Source extract:
The folder contains the configuration files in json format.

Example configs are provided for results reproductivity and a debug.json is also included for testing compilation.

An example json looks like this

{
    "expr_name": "Example_GENT",
    "train_dataset": "data/Dataset1_GENT_L1000_U133Plus2.experiment.csv",
    "test_dataset": "data/Dataset1_GENT_L1000_U133Plus2.withheld.csv",
    "annotation_col": "nc_label",
    "validation_ratio": 0.3,
    "n_genes": 978,
    "unsupervised_layers": [
        [978, 1000],
        [1000, 500],
        [500, 200],
        [200, 100],
        [100, 30]
    ],
   "supervised_layers": [
        [30, 30],
        [30, 30],
        [30, 30],
        [30, 2]
    ],
    "pretrain_tp2vec": true,
    "plot_pretrain_results": true,
    "train_disconnected_classifier": true,
    "train_connected_classifier": true,
    "max_iteration": 100000,
    "max_iteration_pretrain": 3000,
    "n_iter_patience": 1000,
    "n_iter_patience_pretrain": 100,
    "n_iter_buffer": 5,
    "activation": "tf.nn.relu",
    "learning_rate": 1e-3,
    "l1": 1e-4,
    "l2": 1e-2,
    "optimizer": "tf.compat.v1.train.AdamOptimizer({}, beta1=0.9, beta2=0.9)",
    "verbose": 4,
    "listen_freq": 10,
    "pretrain_batch_size": 1024,
    "batch_size": 1024
}

Each configuration needs the following information

"expr_name": (str) Label used as folder name under results
"train_dataset": (str) Location of the dataset that would be further split into training set and validation set with
                 the "validation_ratio.
"test_dataset": (str) Location of the withheld/test dataset.
"annotation_col": (str) On which column of the input data frame would a supervised model be trained to classify.
"validation_ratio": (float) The training/validation ratio for data partition used for "train_dataset".
"n_genes": (int) Number of genes from the input data.
"unsupervised_layers": (list) A list of layer sizes used for encoders and decoders.
"supervised_layers": (list) A list of layer sizes used for supervised classifier DeepDCancer.
"pretrain_tp2vec": (bool) Whether to perform unsupervised pretraining.
"plot_pretrain_results": (bool) Whether to plot the results after pretraining.
"train_disconnected_classifier": (bool) Whether to perform the disconnected supervised classification (DeepDCancer).
"train_connected_classifier": (bool) Whether to perform the connected supervised classification (DeepDcCancer).
"max_iteration": (int) Maximum number of iterations used for training.
"max_iteration_pretrain": (int) Maximum number of iterations used for pretraining.

Work order:
Write out the configuration file description from "Each configuration needs" up to and including "trained to classify.", copying every character without change. The rows come from a separate source, not from the configuration file description.

Entries shown:
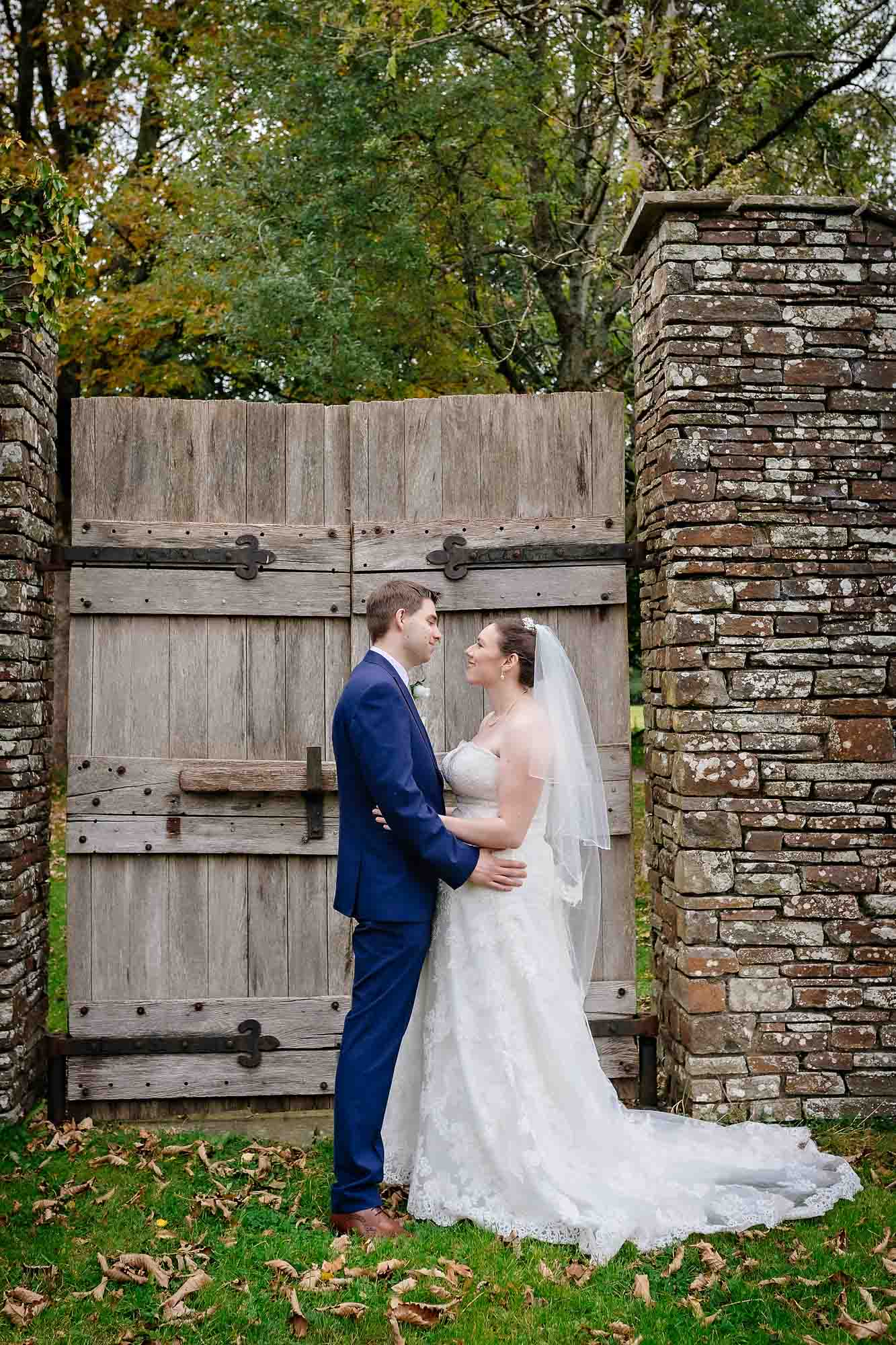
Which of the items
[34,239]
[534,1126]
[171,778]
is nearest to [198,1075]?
[171,778]

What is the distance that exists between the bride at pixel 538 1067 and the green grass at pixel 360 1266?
4.8 inches

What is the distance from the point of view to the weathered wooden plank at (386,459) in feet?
15.8

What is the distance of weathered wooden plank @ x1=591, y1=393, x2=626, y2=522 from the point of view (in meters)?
4.85

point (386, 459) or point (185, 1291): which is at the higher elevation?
point (386, 459)

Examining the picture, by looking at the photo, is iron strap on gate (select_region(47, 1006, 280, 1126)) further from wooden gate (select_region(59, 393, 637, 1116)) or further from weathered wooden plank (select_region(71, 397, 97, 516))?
weathered wooden plank (select_region(71, 397, 97, 516))

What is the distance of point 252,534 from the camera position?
4762mm

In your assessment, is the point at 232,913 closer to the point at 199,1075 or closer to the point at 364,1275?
the point at 199,1075

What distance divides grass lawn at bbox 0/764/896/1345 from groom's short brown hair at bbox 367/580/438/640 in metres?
2.00

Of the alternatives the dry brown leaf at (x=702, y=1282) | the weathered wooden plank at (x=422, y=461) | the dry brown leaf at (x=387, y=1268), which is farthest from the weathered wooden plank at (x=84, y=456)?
the dry brown leaf at (x=702, y=1282)

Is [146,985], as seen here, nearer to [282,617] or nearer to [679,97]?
[282,617]

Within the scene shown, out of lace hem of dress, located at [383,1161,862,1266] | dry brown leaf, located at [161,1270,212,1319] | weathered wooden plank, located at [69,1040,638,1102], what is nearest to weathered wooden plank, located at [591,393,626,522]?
weathered wooden plank, located at [69,1040,638,1102]

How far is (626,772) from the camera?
15.7ft

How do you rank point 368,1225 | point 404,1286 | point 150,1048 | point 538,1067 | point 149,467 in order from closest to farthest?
point 404,1286
point 368,1225
point 538,1067
point 150,1048
point 149,467

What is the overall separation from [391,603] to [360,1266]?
6.89 feet
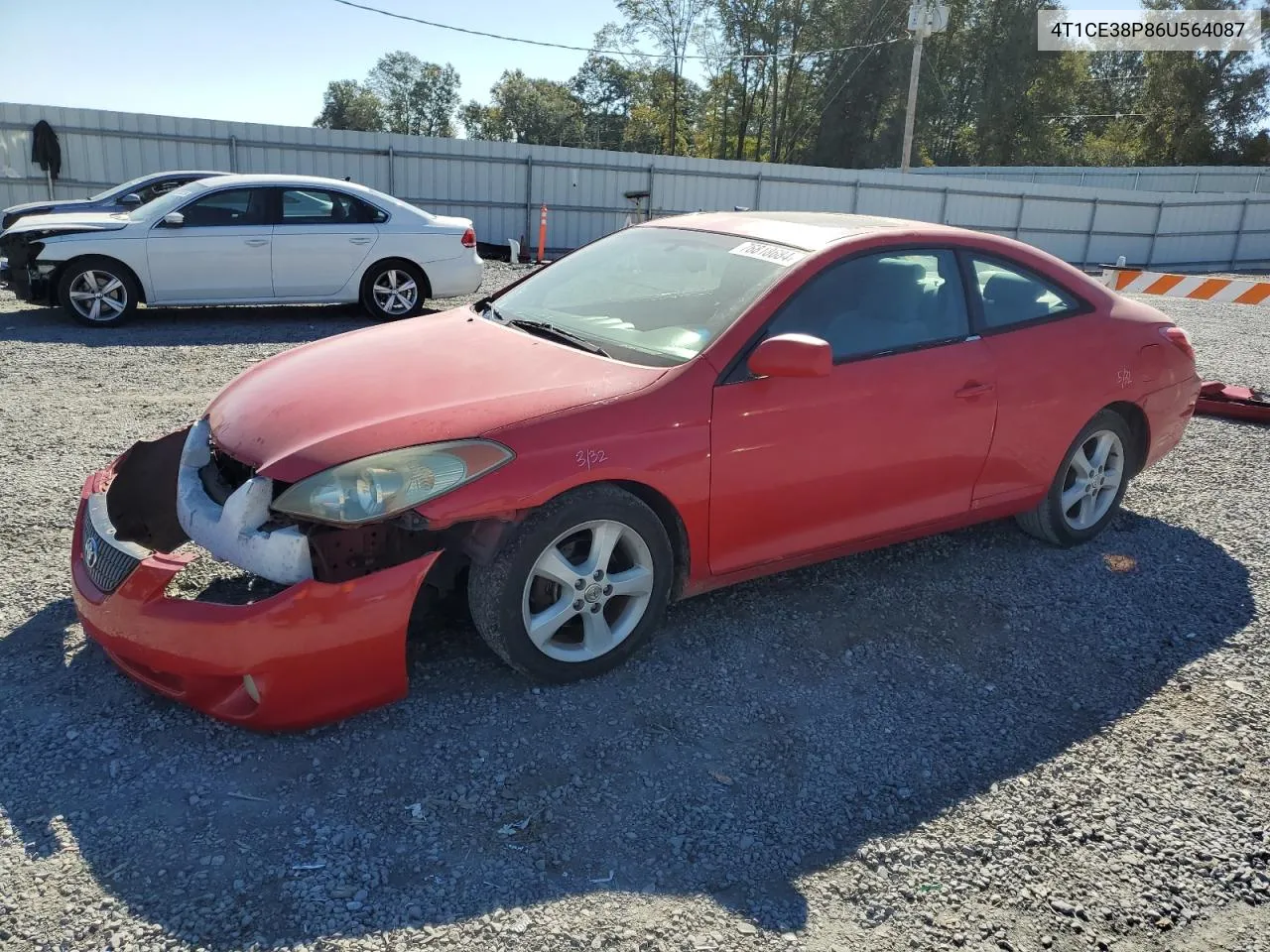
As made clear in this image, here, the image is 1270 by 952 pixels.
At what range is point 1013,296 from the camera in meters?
4.29

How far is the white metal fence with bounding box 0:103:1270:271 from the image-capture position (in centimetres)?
1628

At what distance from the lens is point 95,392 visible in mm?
6789

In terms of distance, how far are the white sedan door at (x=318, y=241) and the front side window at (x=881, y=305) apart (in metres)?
7.57

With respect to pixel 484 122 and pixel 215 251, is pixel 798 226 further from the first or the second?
pixel 484 122

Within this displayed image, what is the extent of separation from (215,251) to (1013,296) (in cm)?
809

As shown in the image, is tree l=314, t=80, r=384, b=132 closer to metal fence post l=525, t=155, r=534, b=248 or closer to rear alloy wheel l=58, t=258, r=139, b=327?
Result: metal fence post l=525, t=155, r=534, b=248

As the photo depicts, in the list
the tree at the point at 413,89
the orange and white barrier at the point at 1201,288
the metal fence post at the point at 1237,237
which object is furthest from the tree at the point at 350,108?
the orange and white barrier at the point at 1201,288

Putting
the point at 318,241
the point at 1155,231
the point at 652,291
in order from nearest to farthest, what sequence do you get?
the point at 652,291, the point at 318,241, the point at 1155,231

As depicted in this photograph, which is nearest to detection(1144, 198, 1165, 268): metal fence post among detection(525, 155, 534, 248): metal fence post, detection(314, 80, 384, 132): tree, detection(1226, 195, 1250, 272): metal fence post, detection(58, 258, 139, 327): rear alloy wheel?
detection(1226, 195, 1250, 272): metal fence post

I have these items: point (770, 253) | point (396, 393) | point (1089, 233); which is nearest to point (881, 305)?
point (770, 253)

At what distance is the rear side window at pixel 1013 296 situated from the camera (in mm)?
Result: 4180

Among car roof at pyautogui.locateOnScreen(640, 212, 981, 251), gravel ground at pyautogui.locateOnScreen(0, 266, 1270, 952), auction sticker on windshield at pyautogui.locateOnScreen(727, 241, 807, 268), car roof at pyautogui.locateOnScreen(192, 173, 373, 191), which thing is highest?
car roof at pyautogui.locateOnScreen(192, 173, 373, 191)

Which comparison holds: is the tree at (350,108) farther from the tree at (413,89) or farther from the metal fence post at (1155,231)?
the metal fence post at (1155,231)

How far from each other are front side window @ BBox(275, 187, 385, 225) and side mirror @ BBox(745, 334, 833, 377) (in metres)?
8.06
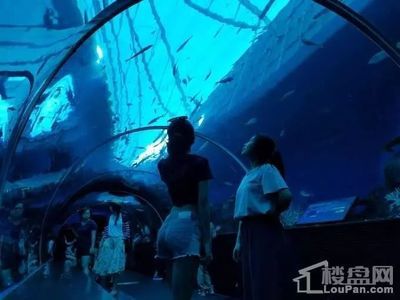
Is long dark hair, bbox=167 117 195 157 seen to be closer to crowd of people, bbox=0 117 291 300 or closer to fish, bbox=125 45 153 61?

Response area:
Each configuration needs the following information

"expr_name": (str) Label used as folder name under results
"train_dataset": (str) Location of the dataset that would be further split into training set and validation set with
                 the "validation_ratio.
"test_dataset": (str) Location of the withheld/test dataset.
"annotation_col": (str) On which column of the input data frame would a supervised model be trained to classify.